Chapitre V — Des procédures et des régimes législatifs particuliers

Article 139 : De la procédure d'urgence

  1. Le Premier Ministre peut, après délibération du Conseil des Ministres et avec l’accord du Président de la République, engager la procédure d’urgence sur un projet ou une proposition de loi. Cette procédure est exclusive de la procédure de commission conclusive et ne peut être invoquée pour plus de trois textes par session ordinaire.
  2. Lorsqu’un Gouvernement de plein exercice engage l’urgence, celle-ci est acquise de plein droit. Toutefois, l’Assemblée nationale peut s’y opposer par l’adoption d’une motion de retour au temps législatif, votée à la majorité absolue de ses membres. Le scrutin sur cette motion, dont l’initiative revient à un dixième des députés, intervient quarante-huit heures après son dépôt.
  3. Lorsqu’un Gouvernement est minoritaire au sens de la présente Constitution, l’urgence n’est acquise qu’après avoir été ratifiée par un vote de l’Assemblée nationale à la majorité absolue de ses membres. À défaut d’une telle ratification, le texte suit les délais et le parcours de la procédure ordinaire.

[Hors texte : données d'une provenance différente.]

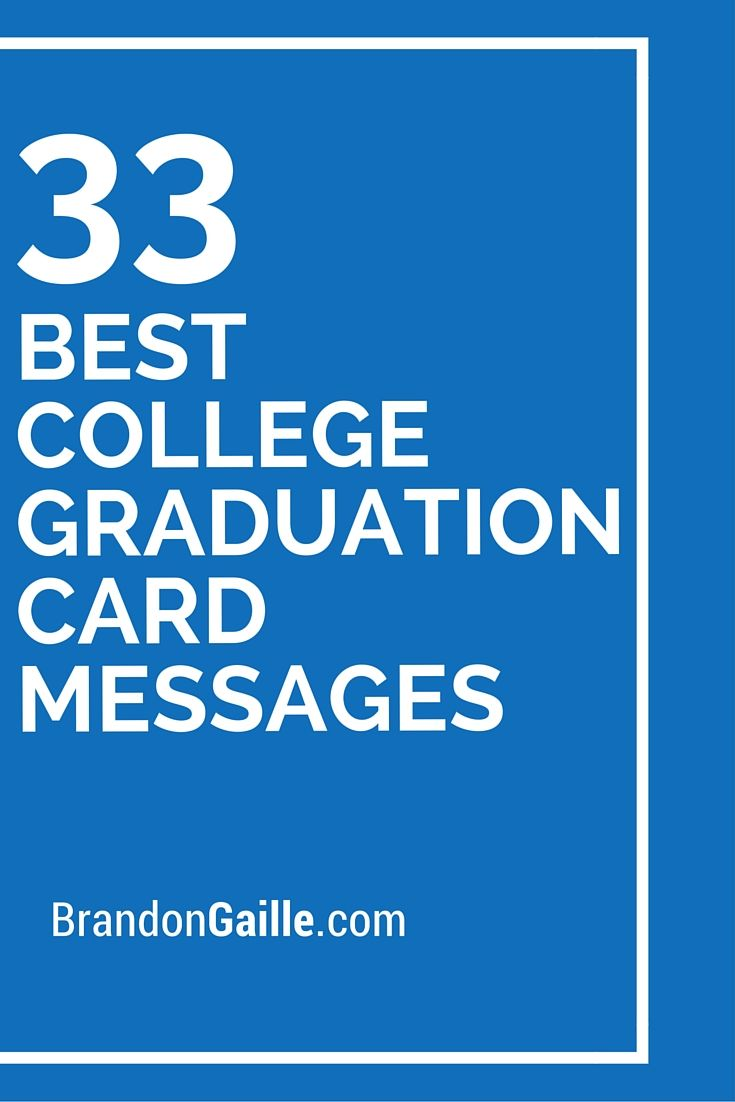 33 Best College Graduation Card Messages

  4. Cette procédure est exclusive de toute autre procédure législative spéciales prévue aux articles 137 et 138.
  5. L’engagement de l’urgence réduit à sept jours le délai de dépôt prévu à l’article 130 et à quarante-huit heures le délai séparant l’adoption en commission du débat en séance. Elle limite la navette législative à une seule lecture par chambre ; en cas de désaccord entre elles, la commission de médiation est immédiatement provoquée.
  6. Par dérogation à l’article 134, le délai de décantation entre la mise à disposition de la version définitive du texte issue des débats et son vote final est réduit à vingt-quatre heures.